Une partie de ces vérités avait peut-être été soupçonnée par certains sages de l’antiquité, mais c’est de l’évangile que date leur pleine, lumineuse et large révélation. Les écoles payennes marchaient à tâtons dans la nuit, s’attachant aux mensonges comme aux vérités dans leur route de hasard. Quelques-uns de leurs philosophes jetaient parfois sur les objets de faibles lumières qui n’en éclairaient qu’un côté, et rendaient plus grande l’ombre de l’autre. De là tous ces fantômes créés par la philosophie ancienne. Il n’y avait que la sagesse divine qui dût substituer une vaste et égale clarté à toutes ces illuminations vacillantes de la sagesse humaine. Pythagore, Épicure, Socrate, Platon, sont des flambeaux ; le Christ, c’est le jour.
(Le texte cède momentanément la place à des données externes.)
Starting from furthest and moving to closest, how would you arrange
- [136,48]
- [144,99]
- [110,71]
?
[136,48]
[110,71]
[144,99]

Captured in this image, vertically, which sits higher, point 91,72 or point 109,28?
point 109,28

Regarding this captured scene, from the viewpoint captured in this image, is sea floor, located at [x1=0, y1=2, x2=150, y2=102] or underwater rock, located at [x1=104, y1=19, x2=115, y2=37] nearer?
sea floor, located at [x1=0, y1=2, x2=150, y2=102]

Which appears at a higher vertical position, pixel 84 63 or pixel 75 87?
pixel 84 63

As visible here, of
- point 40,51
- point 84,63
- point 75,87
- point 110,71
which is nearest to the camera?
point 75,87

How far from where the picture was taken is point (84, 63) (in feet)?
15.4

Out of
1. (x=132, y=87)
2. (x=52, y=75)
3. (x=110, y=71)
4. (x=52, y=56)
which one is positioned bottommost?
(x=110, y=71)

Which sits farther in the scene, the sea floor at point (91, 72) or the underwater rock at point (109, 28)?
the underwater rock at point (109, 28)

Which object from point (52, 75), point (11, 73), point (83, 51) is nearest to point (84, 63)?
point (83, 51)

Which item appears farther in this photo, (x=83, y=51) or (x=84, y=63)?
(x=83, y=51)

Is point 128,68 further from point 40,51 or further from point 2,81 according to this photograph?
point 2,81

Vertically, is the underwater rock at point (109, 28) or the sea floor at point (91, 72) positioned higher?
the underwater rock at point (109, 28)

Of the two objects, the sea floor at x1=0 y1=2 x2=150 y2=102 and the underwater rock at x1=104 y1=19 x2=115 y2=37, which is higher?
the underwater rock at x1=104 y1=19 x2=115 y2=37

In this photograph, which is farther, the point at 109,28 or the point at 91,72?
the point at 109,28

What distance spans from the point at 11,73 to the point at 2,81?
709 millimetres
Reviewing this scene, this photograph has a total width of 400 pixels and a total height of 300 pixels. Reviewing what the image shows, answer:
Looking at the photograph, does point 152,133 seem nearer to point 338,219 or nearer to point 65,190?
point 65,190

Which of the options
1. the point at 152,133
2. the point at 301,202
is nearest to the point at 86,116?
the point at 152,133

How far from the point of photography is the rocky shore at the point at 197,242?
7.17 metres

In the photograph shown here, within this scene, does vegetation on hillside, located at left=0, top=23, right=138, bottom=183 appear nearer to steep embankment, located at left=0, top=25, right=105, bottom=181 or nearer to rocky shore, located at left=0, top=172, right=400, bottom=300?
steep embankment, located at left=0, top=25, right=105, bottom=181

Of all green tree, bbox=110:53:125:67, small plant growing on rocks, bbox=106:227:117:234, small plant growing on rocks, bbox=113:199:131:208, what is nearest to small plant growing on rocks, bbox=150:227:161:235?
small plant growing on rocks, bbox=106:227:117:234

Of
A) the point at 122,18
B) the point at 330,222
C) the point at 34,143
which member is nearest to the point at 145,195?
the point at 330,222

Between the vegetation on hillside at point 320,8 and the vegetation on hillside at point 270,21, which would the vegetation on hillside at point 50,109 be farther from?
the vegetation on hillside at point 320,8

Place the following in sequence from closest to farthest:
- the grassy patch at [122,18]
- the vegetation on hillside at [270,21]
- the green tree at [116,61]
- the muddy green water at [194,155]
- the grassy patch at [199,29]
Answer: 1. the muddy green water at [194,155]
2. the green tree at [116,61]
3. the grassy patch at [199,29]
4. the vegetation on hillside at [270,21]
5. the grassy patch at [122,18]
Du reste, rien de plus matériel que la théogonie antique. Loin qu’elle ait songé, comme le christianisme, à diviser l’esprit du corps, elle donne forme et visage à tout, même aux essences, même aux intelligences. Tout chez elle est visible, palpable, charnel. Ses dieux ont besoin d’un nuage pour se dérober aux yeux. Ils boivent, mangent, dorment. On les blesse, et leur sang coule ; on les estropie, et les voilà qui boitent éternellement. Cette religion a des dieux et des moitiés de dieux. Sa foudre se forge sur une enclume, et l’on y fait entrer, entre autres ingrédients, trois rayons de pluie tordue, tres imbris torti radios. Son Jupiter suspend le monde à une chaîne d’or ; son soleil monte un char à quatre chevaux ; son enfer est un précipice dont la géographie marque la bouche sur le globe ; son ciel est une montagne.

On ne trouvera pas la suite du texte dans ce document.